Todo código morre
Memento mori para software: o sistema que você mantém com tanto zelo será deletado — e escrever sabendo disso muda como você escreve.
O tempo é um rio de eventos que passam, e sua correnteza é forte: mal uma coisa aparece, já foi levada embora, e outra passa em seu lugar.
Em algum servidor, agora, roda o código mais importante que você já escreveu. Daqui a dez anos — talvez cinco, talvez no próximo replanejamento — ele não existirá. Reescrito, migrado, desligado num sprint de "limpeza de legado" por alguém que nunca saberá seu nome e vai xingar em voz alta o utils.ts que você jura que fazia sentido na época.

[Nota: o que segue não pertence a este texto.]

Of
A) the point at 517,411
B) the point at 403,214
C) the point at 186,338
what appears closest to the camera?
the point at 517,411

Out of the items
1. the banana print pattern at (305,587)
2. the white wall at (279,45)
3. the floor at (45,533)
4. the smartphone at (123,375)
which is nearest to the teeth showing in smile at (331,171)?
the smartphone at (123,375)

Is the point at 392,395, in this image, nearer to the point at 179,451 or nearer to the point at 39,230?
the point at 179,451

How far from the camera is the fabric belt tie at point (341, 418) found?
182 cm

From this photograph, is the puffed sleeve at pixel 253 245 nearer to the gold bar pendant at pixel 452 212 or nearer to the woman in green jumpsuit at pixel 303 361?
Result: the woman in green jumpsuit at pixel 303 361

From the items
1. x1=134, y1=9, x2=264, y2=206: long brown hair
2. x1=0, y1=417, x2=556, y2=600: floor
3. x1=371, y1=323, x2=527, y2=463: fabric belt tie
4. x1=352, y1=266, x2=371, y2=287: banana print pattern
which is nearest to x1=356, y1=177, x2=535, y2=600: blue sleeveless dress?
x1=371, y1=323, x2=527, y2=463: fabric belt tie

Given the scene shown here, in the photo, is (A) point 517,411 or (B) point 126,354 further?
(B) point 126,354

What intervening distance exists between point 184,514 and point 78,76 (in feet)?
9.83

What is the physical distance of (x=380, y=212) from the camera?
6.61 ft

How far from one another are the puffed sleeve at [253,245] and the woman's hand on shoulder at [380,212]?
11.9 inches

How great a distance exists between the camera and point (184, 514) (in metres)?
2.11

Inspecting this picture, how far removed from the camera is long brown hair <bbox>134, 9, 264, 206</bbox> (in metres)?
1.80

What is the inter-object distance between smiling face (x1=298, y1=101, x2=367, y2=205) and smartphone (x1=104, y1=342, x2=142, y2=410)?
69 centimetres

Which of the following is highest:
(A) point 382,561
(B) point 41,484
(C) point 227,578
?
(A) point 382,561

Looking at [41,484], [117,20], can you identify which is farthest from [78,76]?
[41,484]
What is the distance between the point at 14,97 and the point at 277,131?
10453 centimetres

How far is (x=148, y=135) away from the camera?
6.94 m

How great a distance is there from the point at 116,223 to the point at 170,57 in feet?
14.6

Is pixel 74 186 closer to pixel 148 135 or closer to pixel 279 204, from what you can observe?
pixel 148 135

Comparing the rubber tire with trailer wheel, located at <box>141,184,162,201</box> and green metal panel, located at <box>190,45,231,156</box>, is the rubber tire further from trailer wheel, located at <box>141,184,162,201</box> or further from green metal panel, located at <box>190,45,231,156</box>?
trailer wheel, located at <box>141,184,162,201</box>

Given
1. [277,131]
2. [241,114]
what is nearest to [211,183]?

Isso não é uma tragédia. É a única promessa que o software cumpre sem atrasar.
O império de jQuery
Houve um mundo em que jQuery rodava em mais de 70% da web. Backbone foi obrigatório. CoffeeScript foi o futuro. Cada uma dessas tecnologias teve seus artesãos — gente que dominou cada detalhe, escreveu os livros, deu as palestras, discutiu com estranhos na internet defendendo a escolha certa. O trabalho deles foi excelente e foi embora mesmo assim, como vai embora o meu e o seu. A diferença é que ninguém fez conferência chamada "CoffeeScript morreu?". Ele só morreu, sem direito a keynote.
Os romanos tinham um funcionário para isso: dizem que, no triunfo, um escravo segurava a coroa sobre o general e sussurrava memento mori — lembre-se de que você morre. Não para estragar a festa; para dar à festa o tamanho certo.
O framework da temporada merece o mesmo sussurro. De preferência durante a keynote.
Apego é dívida técnica emocional
O dev que se recusa a deletar o módulo que escreveu. O que defende a arquitetura antiga porque foi ele quem a desenhou. O que sabota a migração em silêncio, um comentário cético por vez — todo time tem um, e se você não sabe quem é o do seu, tenho más notícias. Todos sofrem do mesmo engano que os estoicos passaram séculos desmontando: confundir o que fazemos com o que somos.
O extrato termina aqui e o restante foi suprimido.